On Networked Source Coding in the Presence of Exploration versus Exploitation Tradeoff
Motivated by the problems in sensor networking, primarily the well-known exploration versus exploitation tradeoff in data gathering, we propose a successive source coding scheme based solely on binning. We show that proposed scheme provides significant storage reduction compared to the conventional conditional codebook encoding scheme, without any rate loss. In particular, the codebook storage requirement of the conventional approach grows exponentially in the number of gathered sources and successive encoding stages while that of the proposed is linear in both quantities.
The problem at hand, when extended to distributed settings, includes several problems as special cases. When specialized to the scalable coding with decoder side information, our approach provides a unified encoding scheme for the two important cases concerning the degraded side information where source $X $ and the side information variables ($Y_1, Y_2$) form a Markov chain in the order of either $X-Y_1-Y_2$ or $X-Y_2-Y_1$. Our coding scheme essentially performs scalable and Wyner-Ziv coding simultaneously by binning.
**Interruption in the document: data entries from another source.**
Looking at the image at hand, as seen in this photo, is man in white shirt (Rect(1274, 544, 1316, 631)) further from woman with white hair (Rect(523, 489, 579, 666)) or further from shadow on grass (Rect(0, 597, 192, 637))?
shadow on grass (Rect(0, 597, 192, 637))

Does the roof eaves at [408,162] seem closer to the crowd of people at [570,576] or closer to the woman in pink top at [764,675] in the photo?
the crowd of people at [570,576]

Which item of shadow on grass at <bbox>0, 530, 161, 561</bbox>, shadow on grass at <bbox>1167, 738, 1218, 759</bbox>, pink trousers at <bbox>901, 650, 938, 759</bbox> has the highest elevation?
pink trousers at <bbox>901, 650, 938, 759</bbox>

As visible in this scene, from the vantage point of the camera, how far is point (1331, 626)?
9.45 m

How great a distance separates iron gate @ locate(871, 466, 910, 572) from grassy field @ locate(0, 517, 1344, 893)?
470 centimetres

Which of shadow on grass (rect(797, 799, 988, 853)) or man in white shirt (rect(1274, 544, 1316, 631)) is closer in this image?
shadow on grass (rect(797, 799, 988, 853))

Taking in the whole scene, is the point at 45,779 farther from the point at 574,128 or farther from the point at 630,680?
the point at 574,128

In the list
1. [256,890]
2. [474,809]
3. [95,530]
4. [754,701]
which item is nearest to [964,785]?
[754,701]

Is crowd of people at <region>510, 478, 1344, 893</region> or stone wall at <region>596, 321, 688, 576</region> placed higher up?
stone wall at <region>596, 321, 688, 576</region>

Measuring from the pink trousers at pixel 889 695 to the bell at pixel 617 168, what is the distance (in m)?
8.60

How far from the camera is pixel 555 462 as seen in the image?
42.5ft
This unified coding scheme achieves the rate-distortion regions of prior results, while for the $X-Y_1-Y_2$ case, it suggests possible improvement.
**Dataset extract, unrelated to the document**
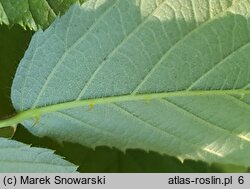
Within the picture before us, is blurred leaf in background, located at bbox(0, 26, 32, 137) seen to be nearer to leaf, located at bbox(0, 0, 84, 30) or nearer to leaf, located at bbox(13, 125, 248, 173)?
leaf, located at bbox(0, 0, 84, 30)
Finally, motivated by the proposed encoding scheme, and the Gray-Wyner network model, we consider a new interpretation of scalable coding. We show the potential benefits of networked scalable coding and derive an achievable region. We discuss its connections with the lossy common information, the subset typicality lemma and the rate transfer arguments.
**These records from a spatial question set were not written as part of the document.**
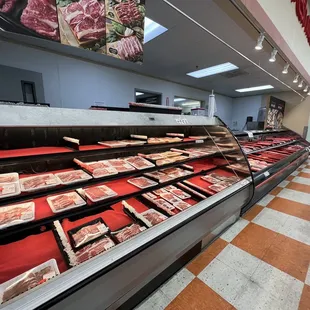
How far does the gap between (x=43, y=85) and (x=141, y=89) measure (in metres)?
2.97

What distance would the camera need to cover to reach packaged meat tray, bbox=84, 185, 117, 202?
1187 mm

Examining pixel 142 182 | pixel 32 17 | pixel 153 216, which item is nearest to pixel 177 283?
pixel 153 216

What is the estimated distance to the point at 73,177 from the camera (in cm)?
114

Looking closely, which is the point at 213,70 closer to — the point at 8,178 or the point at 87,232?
the point at 87,232

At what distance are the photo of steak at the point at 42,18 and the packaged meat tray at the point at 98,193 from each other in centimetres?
119

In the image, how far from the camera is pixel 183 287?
1350mm

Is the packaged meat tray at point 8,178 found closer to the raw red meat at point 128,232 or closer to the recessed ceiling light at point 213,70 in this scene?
the raw red meat at point 128,232

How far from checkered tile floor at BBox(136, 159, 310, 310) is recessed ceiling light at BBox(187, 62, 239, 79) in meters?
4.44

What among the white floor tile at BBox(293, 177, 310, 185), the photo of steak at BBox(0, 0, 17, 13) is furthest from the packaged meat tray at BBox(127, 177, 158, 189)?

Emrah Akyol received the Ph.D. degree in 2011 from UC Santa Barbara. From 2005 to 2007, he held positions at Hewlett-Packard Laboratories and NTT Docomo Laboratories (both in Palo Alto, CA) and UCLA, where he worked on several topics in multimedia compression and networking.
Currently, Dr. Akyol is a postdoctoral researcher at USC. His current research is on the interplay of networked information theory, communications and control.